Alas, while all kinds of payment system changes were occurring between 1870-1930 in the United States (the scope of this study), Zelizer ignored them all. Her focus is largely on domestic monies: how husbands controlled the family money, how social replacements for husbands (relief agencies -- not her formulation) did the same, with some sidelights on gifts, tipping, and payment for ambiguous social services (taxi dancers and charity girls).
You'll hear no argument from me on the basic thesis (it is wrong too think money somehow operates outside of all the personal/social forces, acting as a leveling/greying/rationalizing agent). Nor do I have any problems with where she choice to zoom in. I am a little sad that she missed opportunities to explore how forces in the larger world may have influenced relief agencies (domestic arrangements, gift practices, etc.) -- they only finally break through in the discussion when it reaches the 1930s.
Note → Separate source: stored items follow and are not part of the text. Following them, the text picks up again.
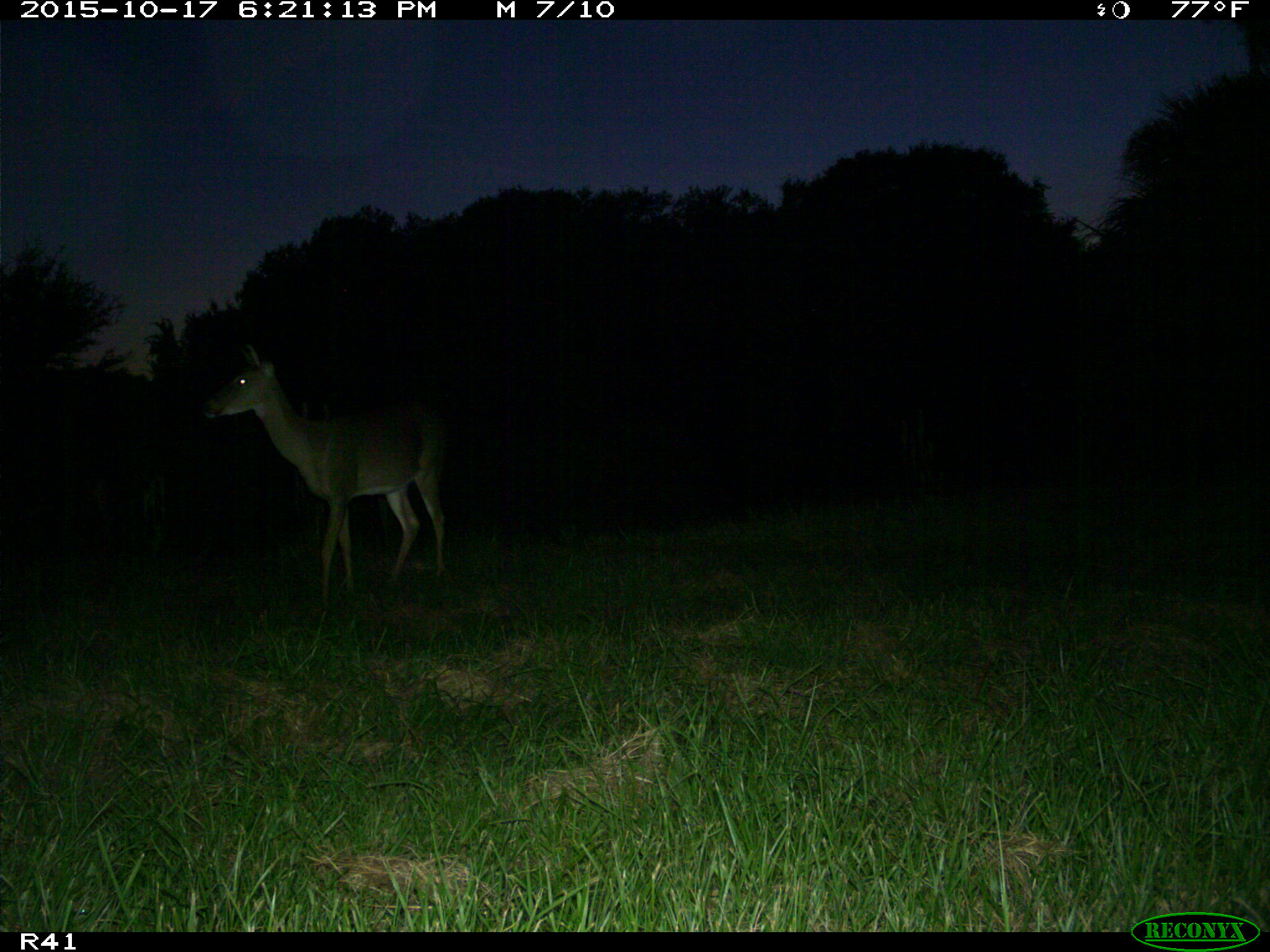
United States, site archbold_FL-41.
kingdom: Animalia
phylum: Chordata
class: Mammalia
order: Artiodactyla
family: Cervidae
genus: Odocoileus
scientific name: Odocoileus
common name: deer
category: unidentified deer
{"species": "unidentified deer (deer) (Odocoileus)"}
What I will say is that a close look at payment systems might have been a more compelling way to argue the thesis. But I don't think the basic thesis is the real thesis. Zelizer seems to hover at the intersection of a white/male centric view of the world (the "normal" consumer is person with a paycheck and without dependents, typically not a dependent) and a desire to validate the perspective of, well, everyone else: the people who don't have paychecks, the people with dependents, the people who are dependents, etc. Those not-"normal" consumers are the natural prey of people who think they know better how to spend the money that is so hard for them to acquire, and Zelizer does a bang-up job of describing out how didn't just fight back. They reframed successfully. But Zelizer doesn't seem to really get framing, which is hardly surprising, given the time frame this was written. (Har de har har there for the inadvertent pun.)
Not a waste of time, but I won't keep my copy. I will hopefully eventually read the other Zelizer book I have lying around, _Pricing the Priceless Child_.